Lack of communication is a leading cause of healthcare errors. Nursing MMCs are an effective tool for facilitating transparency and communication so that nursing staff is aware of preventable harm events and how to avoid them in the future. These conferences make staff a part of the solution by encouraging feedback in a safe environment and providing education that can improve patient care. Providing developmental growth for nursing staff has been an added benefit.

The MMC format can be adjusted to fit any nursing department. Increased awareness of recurring high-risk events in the OR and elsewhere benefits staff and patients as healthcare organizations strive for zero harm.

The authors work at Baylor Scott & White Health in Temple, Texas. Amy Brunson is an operating room nurse manager. Phyllis Hooten is a nurse scientist. Cari Furst is a neurology coordinator. Wencong Chen is a biostatistician II at the Baylor Scott & White Research Institute – Temple.

 

Selected references

Cromeens B, Brilli R, Kurtovic K, Kenney B, Nwomeh B, Besner GE. Implementation of a pediatric surgical quality improvement (QI)-driven M&M Conference. J Pediatr Surg. 2016;51(1):137-42.

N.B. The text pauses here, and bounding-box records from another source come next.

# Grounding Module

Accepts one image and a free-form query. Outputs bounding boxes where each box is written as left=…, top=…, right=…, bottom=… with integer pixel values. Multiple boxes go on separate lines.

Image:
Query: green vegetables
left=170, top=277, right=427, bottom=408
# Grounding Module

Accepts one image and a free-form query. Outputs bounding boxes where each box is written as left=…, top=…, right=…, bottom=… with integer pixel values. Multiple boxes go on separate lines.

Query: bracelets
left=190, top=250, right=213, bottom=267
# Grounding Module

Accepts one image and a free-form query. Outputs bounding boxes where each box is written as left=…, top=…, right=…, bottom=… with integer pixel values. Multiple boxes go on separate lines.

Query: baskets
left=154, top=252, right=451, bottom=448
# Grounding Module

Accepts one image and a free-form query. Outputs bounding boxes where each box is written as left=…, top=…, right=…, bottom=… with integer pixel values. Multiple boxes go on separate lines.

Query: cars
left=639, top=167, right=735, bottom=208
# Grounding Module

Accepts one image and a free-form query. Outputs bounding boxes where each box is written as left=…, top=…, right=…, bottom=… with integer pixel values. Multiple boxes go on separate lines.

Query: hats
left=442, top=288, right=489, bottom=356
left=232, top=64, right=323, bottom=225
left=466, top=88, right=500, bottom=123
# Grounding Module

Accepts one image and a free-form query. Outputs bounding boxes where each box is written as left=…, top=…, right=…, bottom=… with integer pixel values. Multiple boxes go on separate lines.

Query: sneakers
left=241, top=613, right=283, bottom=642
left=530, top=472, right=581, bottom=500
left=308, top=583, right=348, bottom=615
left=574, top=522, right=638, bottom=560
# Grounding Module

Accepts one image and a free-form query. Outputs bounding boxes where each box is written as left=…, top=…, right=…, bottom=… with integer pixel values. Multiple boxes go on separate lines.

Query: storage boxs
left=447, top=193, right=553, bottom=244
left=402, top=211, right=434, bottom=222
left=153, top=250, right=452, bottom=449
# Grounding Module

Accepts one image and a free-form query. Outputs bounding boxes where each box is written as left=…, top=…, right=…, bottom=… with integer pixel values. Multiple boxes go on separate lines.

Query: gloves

Gonzalo JD, Bump GM, Huang GC, Herzig SJ. Implementation and evaluation of a multidisciplinary systems-focused internal medicine morbidity and mortality conference. J Grad Med Educ. 2014;6(1):139-46.

Ropp PW. Establishing a nursing morbidity and mortality conference. Nursing. 2011;41(4):18-9.

Zavotsky KE, Ciccarelli M, Pontieri-Lewis V, Royal S, Russer E. Nursing morbidity and mortality: The clinical nurse specialist role in improving patient outcomes. Clin Nurse Spec. 2016;30(3):167-71.